> _WHAT IS NEEDED_
Extract the text of each entry below exactly, leaving every image behind.

> _DATA FOR ANALYSIS_
◆ ◆ ◆ ◆ ◆

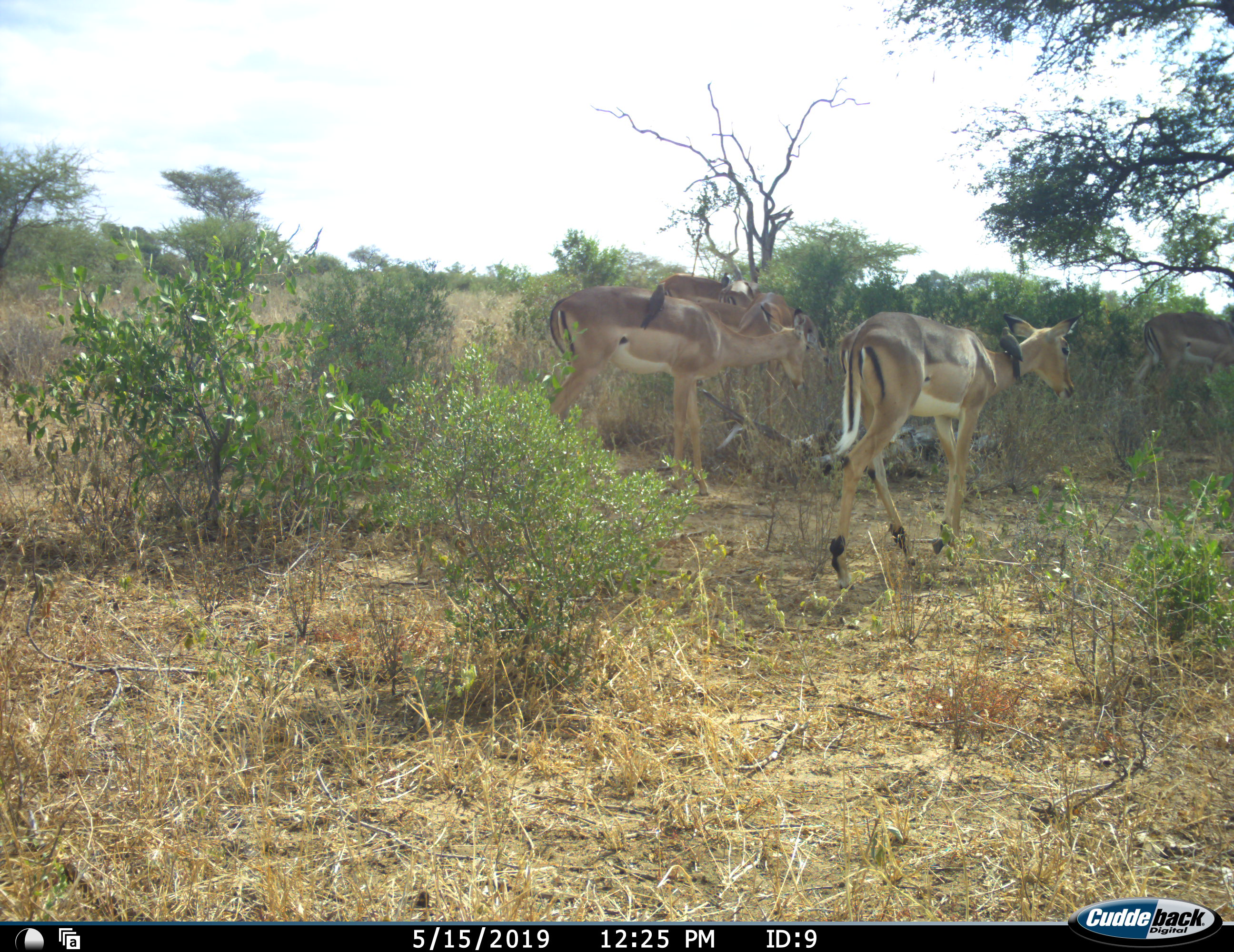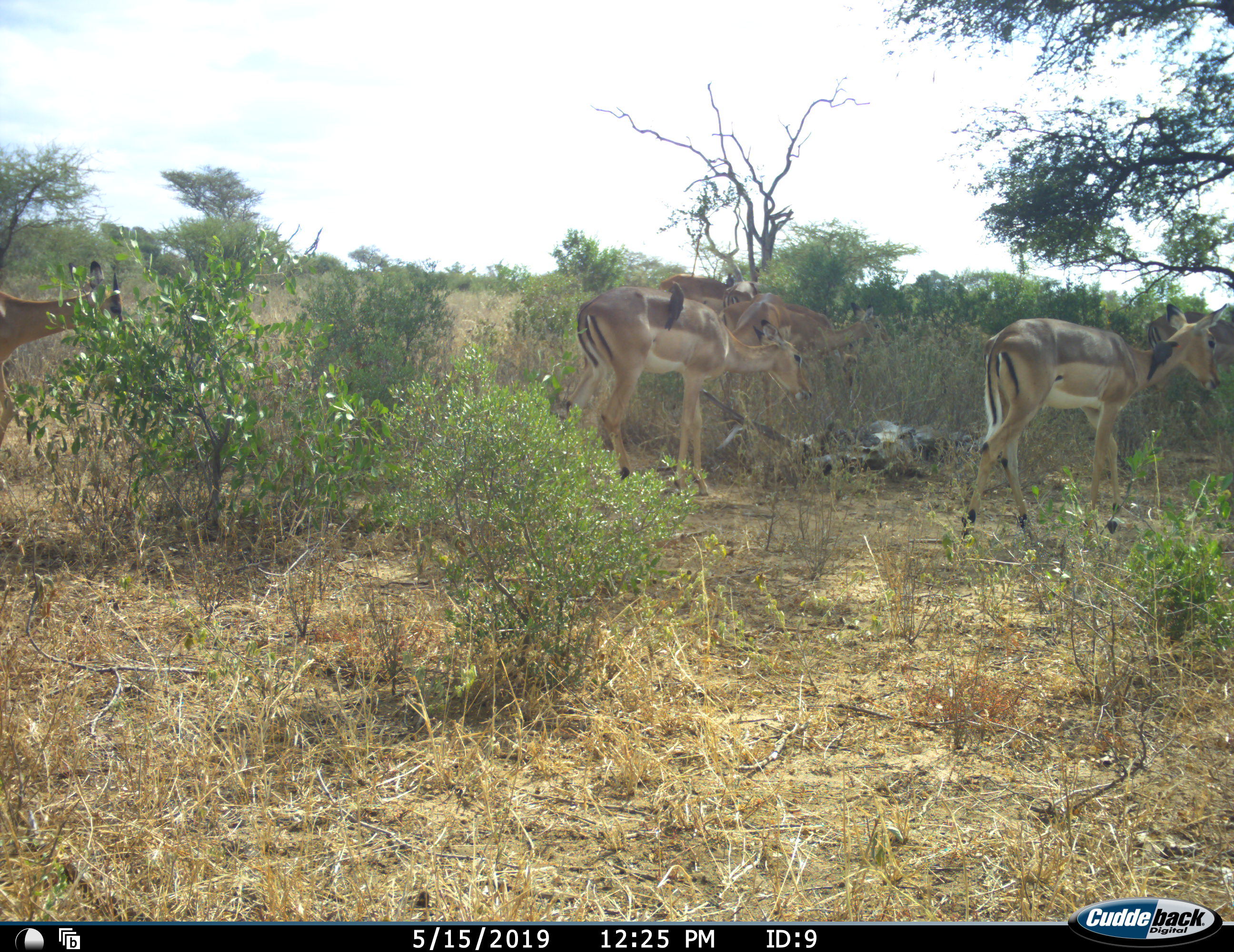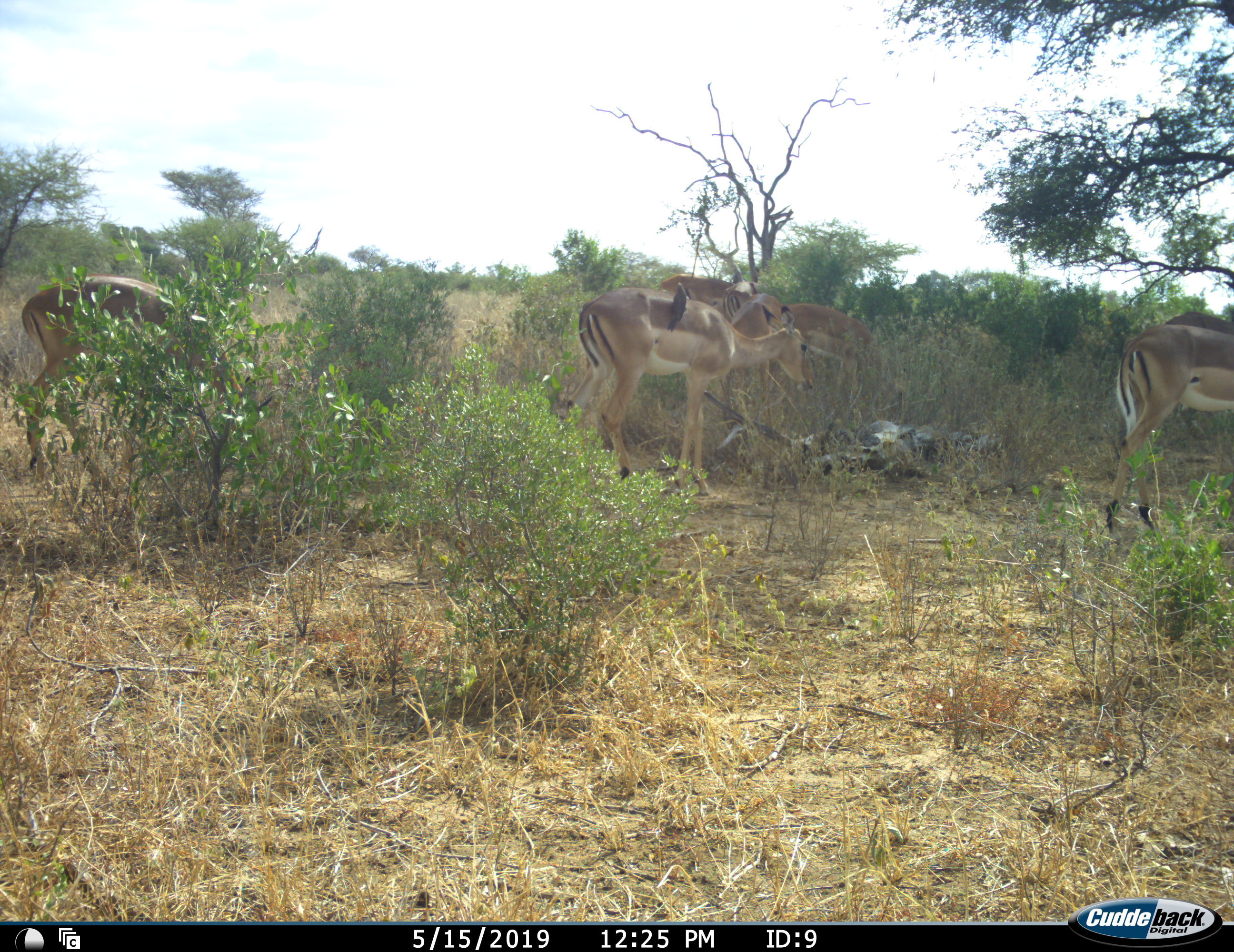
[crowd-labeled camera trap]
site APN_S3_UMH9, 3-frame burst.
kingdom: Animalia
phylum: Chordata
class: Mammalia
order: Artiodactyla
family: Bovidae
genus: Aepyceros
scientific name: Aepyceros melampus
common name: impala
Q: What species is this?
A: Impala (Aepyceros melampus).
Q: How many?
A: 7.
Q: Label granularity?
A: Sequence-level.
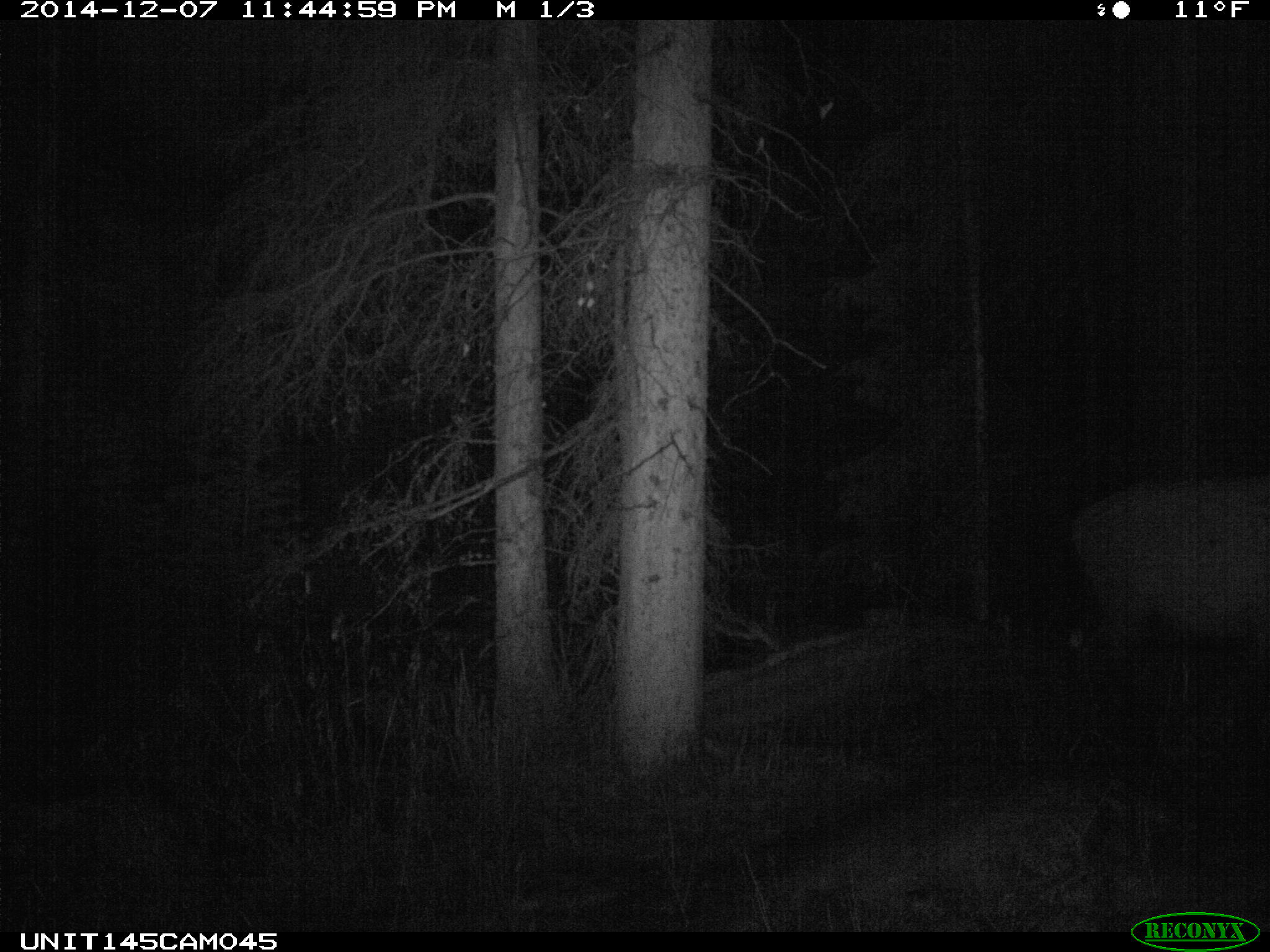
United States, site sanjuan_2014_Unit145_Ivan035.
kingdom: Animalia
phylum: Chordata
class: Mammalia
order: Artiodactyla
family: Cervidae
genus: Cervus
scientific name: Cervus elaphus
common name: red deer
Cervus elaphus (red deer).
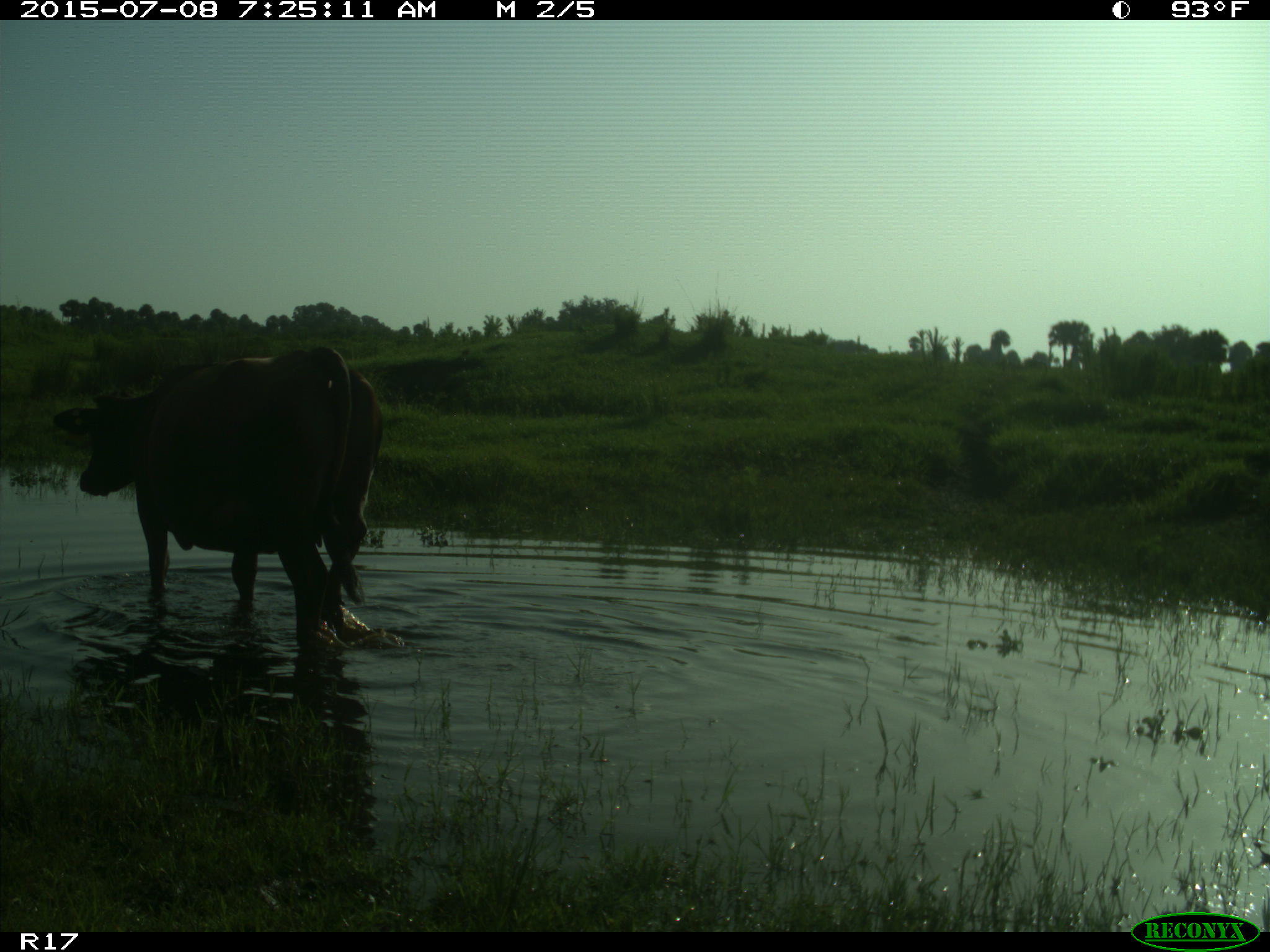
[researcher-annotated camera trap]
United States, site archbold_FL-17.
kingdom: Animalia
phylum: Chordata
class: Mammalia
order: Artiodactyla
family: Bovidae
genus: Bos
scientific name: Bos taurus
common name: domestic cow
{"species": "Bos taurus (domestic cow)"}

◆ ◆ ◆ ◆ ◆

> _SOLUTION_
[crowd-labeled camera trap]
site APN_S3_UMH9, 3-frame burst.
kingdom: Animalia
phylum: Chordata
class: Mammalia
order: Artiodactyla
family: Bovidae
genus: Aepyceros
scientific name: Aepyceros melampus
common name: impala
Q: What species is this?
A: Impala (Aepyceros melampus).
Q: How many?
A: 7.
Q: Label granularity?
A: Sequence-level.
United States, site sanjuan_2014_Unit145_Ivan035.
kingdom: Animalia
phylum: Chordata
class: Mammalia
order: Artiodactyla
family: Cervidae
genus: Cervus
scientific name: Cervus elaphus
common name: red deer
Cervus elaphus (red deer).
[researcher-annotated camera trap]
United States, site archbold_FL-17.
kingdom: Animalia
phylum: Chordata
class: Mammalia
order: Artiodactyla
family: Bovidae
genus: Bos
scientific name: Bos taurus
common name: domestic cow
{"species": "Bos taurus (domestic cow)"}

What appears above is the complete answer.